◆ TEXT PROVIDED
------

Domestic Violence is a universal phenomenon. According to the statistics, one in three women worldwide experience domestic violence. Often identified with ‘intimate partner violence, the United Nations[1] define Domestic Violence as ‘a pattern of behavior in any relationship that is used to gain or maintain power and control over intimate partner. The abuse can be in either or all forms of physical, sexual, emotional, economic or psychological. Most importantly, anyone can be victim of domestic violence, regardless of age, race, gender, sexual orientation, faith or class.’

The definition has wide scope to cover different kinds of abuse, and recognizes the potentiality of any gender identity falling as victim of domestic violence.

The Protection of Women from Domestic Violence Act was enacted in 2005 by the Indian Parliament. The Act codifies and recognizes a set of rights intended to protect women, children from domestic violence and abuse. It was formulated to implement Recommendation No. 12 of United Nations Committee on Convention on Elimination of All Forms of Discrimination Against Women (CEDAW), 1989, which was ratified by India in June, 1993.

According to Section 2 of the Protection of Women from Domestic Violence Act (PWDVA), 2005, any woman – married, live-in partner, relative; child living in ‘shared household’ with the respondent can be the aggrieved person. 2 (f) defines domestic relationship: two people who have lived together, related by nature of marriage, family members living together in shared household


Why Need Of One More Law?


Dowry is one of the chief reasons behind domestic violence. Thus, the Dowry Act was brought in 1961, but it could do little to bring the graph down. In the year 1983, Section 498A was introduced to curb the rising ‘accidental kitchen fire’ incidents. Undoubtedly the deaths were result of harassment for dowry because almost all the victims were young brides. Later, Section 304B was introduced to presume any unnatural death within 7 years of marriage as a ‘dowry death.’ Both these Sections were introduced to strengthen the existing Act. Later, the scope of 498A was widened to seek remedy for other types of violence at home, besides dowry harassment.


The objective of these previous remedies and recourses in mitigating the evil of Domestic Violence remained under-utilized, mainly because of these reasons –

  • They did not give immediate relief to the victim

  • The procedural requirements of 498A scared off the victims and in many cases ‘persuaded’ by the Police to take back the complaint.

  • The offence being criminal in nature, meant using this as the last resort.

  • There is close connection between dowry demand and domestic violence; however, existence of both the elements together is not mandatory. But dowry was the main element to attract 498A.

The purpose of DV Act, on the contrary, is to provide immediate relief to the aggrieved person by protection order, right to residence, interim relief, custody of children, etc. The Act is civil in nature, it does not give any punishment, but provides protection and remedies as interim measure. This Act, unlike 498A, is not limited to married women alone. The constituents of abuse are also widened beyond dowry harassment. Cruelty defined under 498A focuses on two elements – willful conduct of the abuser driving the woman to commit suicide, and harassment with a view to coerce for dowry. Thus, if the abuse was not grave enough to culminate into suicide or money specific, then the victim had no remedy, except the relevant sections of IPC covering Hurt, grievous hurt, etc. The DV Act in this regard relies on UN Framework for Model Legislation.

The Aim of the Act summarized in words of Flavia Agnes is to protect women through a one window remedy, encompassing within it pre-litigation support services and expeditious civil relief through court orders.

------

◆ RECORDED DATA
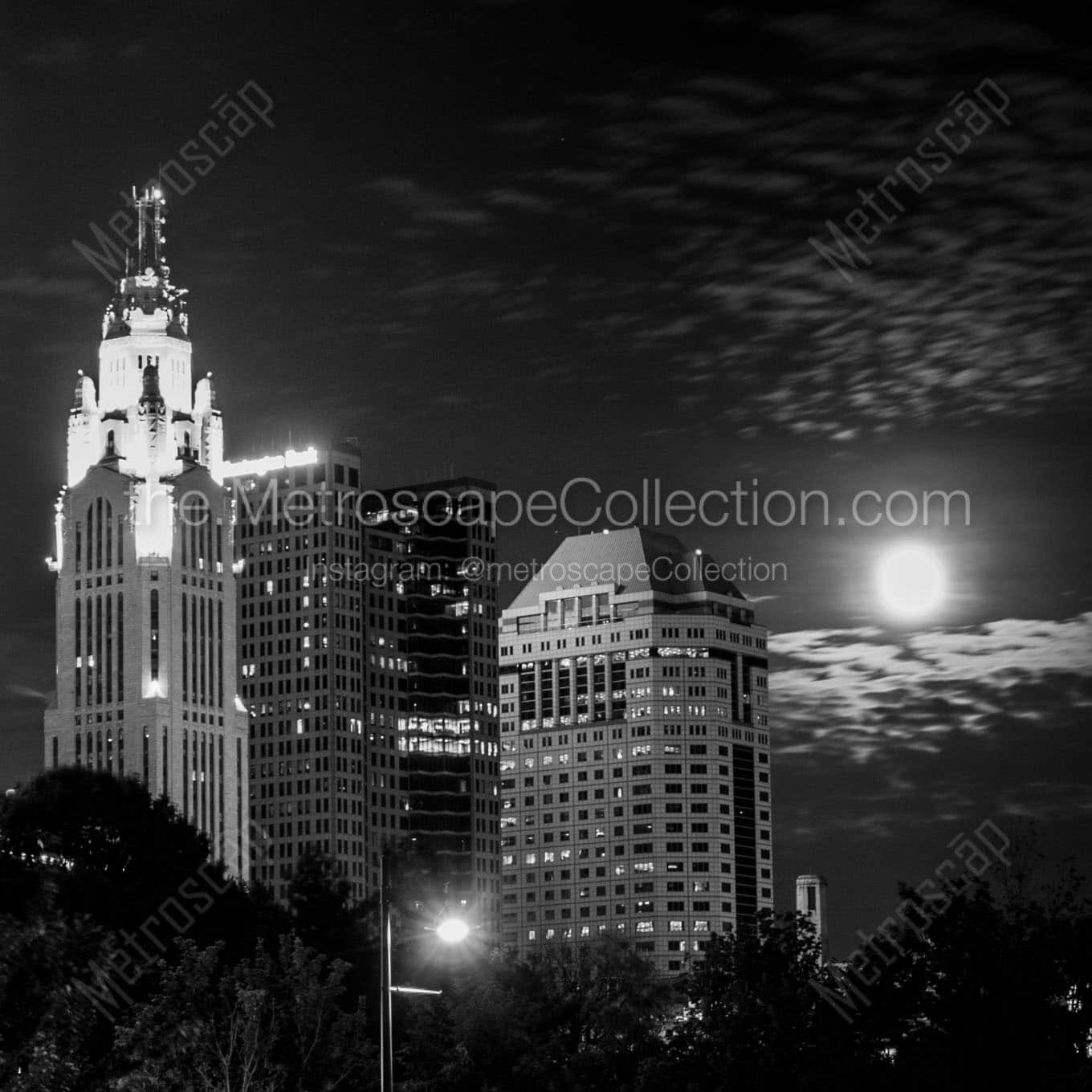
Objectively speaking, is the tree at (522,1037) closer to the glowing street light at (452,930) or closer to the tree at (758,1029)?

------

◆ WORK TO DO
1) In the text on India's domestic violence law, give the stretch from "The purpose of" through "for Model Legislation." again, switching "immediate relief" to "prompt relief".
2) According to the text on India's domestic violence law, within how many years of marriage is an unnatural death presumed a "dowry death" under Section 304B?
3) Write the next part of the text on India's domestic violence law, picking up after its last sentence.

◆ OUTPUTS FOR THE TASKS
1)
The purpose of DV Act, on the contrary, is to provide prompt relief to the aggrieved person by protection order, right to residence, interim relief, custody of children, etc. The Act is civil in nature, it does not give any punishment, but provides protection and remedies as interim measure. This Act, unlike 498A, is not limited to married women alone. The constituents of abuse are also widened beyond dowry harassment. Cruelty defined under 498A focuses on two elements – willful conduct of the abuser driving the woman to commit suicide, and harassment with a view to coerce for dowry. Thus, if the abuse was not grave enough to culminate into suicide or money specific, then the victim had no remedy, except the relevant sections of IPC covering Hurt, grievous hurt, etc. The DV Act in this regard relies on UN Framework for Model Legislation.

2) Within 7 years of marriage.

3)
ANALYSIS OF THE ACT – the problematic areas

One of the chief issues that has exposed this noble Act as a potential tool of harassment is its subjectivity. In Bawinder Singh v Richa Sharma, Punjab & Haryana Court observed that the Act has inherent flaws that tempt women to misuse their provision. Similar opinion was voiced by former Attorney General of India, Soli Sorabjee in criticizing the Act for is broad definition of abuse.

Few of the problematic areas are summarized below:


i. Shared Household - Section 17-

Under Section 17(1) of the Act, “every woman in a domestic relationship shall have the right to reside in the shared household, whether or not she has any right, title, beneficial interest in the same.

On one side, this provision is a welcome step as many of the abuse victims remain silent because they will face the risk of eviction if they go ahead with complaint. Thus, the assurance to continue in the residence as before (filing the complaint), the victims will have a better support system.

However, on the other side, this provision has scope of misuse as well. Especially in cases where the issue has started from property ownership and later transformed into a Domestic Violence complaint.


In a recent case, Shamshada Akhtar vs Ajaz Paraz Shah, the local court of Jammu and Kashmir imposed the fine on wife of Rupees ten lakh for using the DV Act for harassing the husband. In this, the main issue revolved around occupancy of shared household. In this, the Court took cognizance of series of Petitions and Appeals filed by wife for allegedly evicting husband from the shared household despite the lower Court’s order for both the parties to accommodate amicably in the same house. The case was dragged on from 2019 to the Apex Court and finally concluded in 2021, after wife wanted to withdraw the application.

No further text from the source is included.